Here another young patient with an osteosarcoma.

There is homogeneous sclerosis of a large part of the right hemipelvis with intense uptake on the bone scintigraphy.

Parosteal Osteosarcoma

key facts

  • Parosteal osteosarcoma is a sarcoma that has its origin on the surface of the bone.
  • Grows primarily into the surrounding soft tissues, but may also infiltrate into the bone marrow.
  • Most commonly located on the posterior side of the distal femur.
  • Ossification in a parosteal osteosaroma is usually more mature in the center than at the periphery. This is opposed to myositis ossificans which also may present close to the cortical bone, but maturation develops from the periphery to the center.

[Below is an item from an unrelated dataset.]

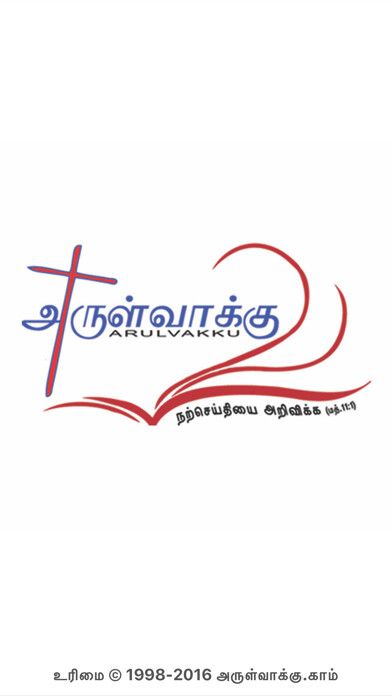 Emulate iPhone app Tamil Bible Arulvakku using MyAndroid Emulate iPhone app Tamil Bible Arulvakku using MyAndroid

Study the images and then continue reading.

The findings are:

  • Radiograph.
    Homogeneous ossified mass adjacent to the cortical bone of the distal femur. Typical location and appearance of parosteal osteosarcoma.
  • MRI
    Sagittal T1-weighted MR image shows partial very low signal intensity due to the ossified matrix and the cortical bone which is unimpaired.

Study the images of another 14-year old patient and then continue reading.

The findings are:

  • Radiograph.
    Small homogeneous mass adjacent to the cortex of the diaphysis of the femur
  • MRI
    Juxtacortical mass with enhancement of the periphery.
    Bone marrow and cortiical bone are otherwise normal.
    Notice absence of reactive changes around the lesion.

Differential diagnosis:

  1. Organized reactive post-traumatic mass like myositis ossificans.
  2. Juxtacortical or Parosteal osteosarcoma, because of the homogeneity of the lesion.

Final diagnosis: parosteal osteosarcoma

Study the image and then continue reading.

The findings are:

  • A well-defined and homogeneous sclerotic mass with a broad base to the underlying diaphysis of the fibula.

A juxtacortical or parosteal osteosarcoma should be considered, particularly when a history of trauma is lacking.

Final diagnosis: parosteal osteosarcoma

Paget's disease

key facts

  • Paget disease is a chronic disorder of unknown origin with increased breakdown of bone and formation of disorganized new bone.
  • The osteolysis can result in osteoporosis circumscripta in the skull and deformity and wedge fractures in long bones.
  • There is always enlargement of bone with coarse appearance of trabeculae.
  • Usually a mixed lytic-sclerotic appearance.
  • Second most common bone disorder after osteoporosis.
  • 70-90% of persons with Paget disease are asymptomatic.

Study the images and then continue reading.

The findings are:

  • Pathognomonic triad of bone expansion, cortical thickening and trabecular bone thickening.
  • This is the mixed lytic and sclerotic phase of Paget.
  • Positive bone scan.

Here we see broadening of the ulna shaft is seen with a mixed lytic-sclerotic appearance and coarse trabeculation.

Differential diagnosis based on the radiograph:

  1. Paget's disease
  2. Fibrous dysplasia


The intense uptake of the tracer on the bone scintigraphy makes the diagnosis of Paget's disease the most likely.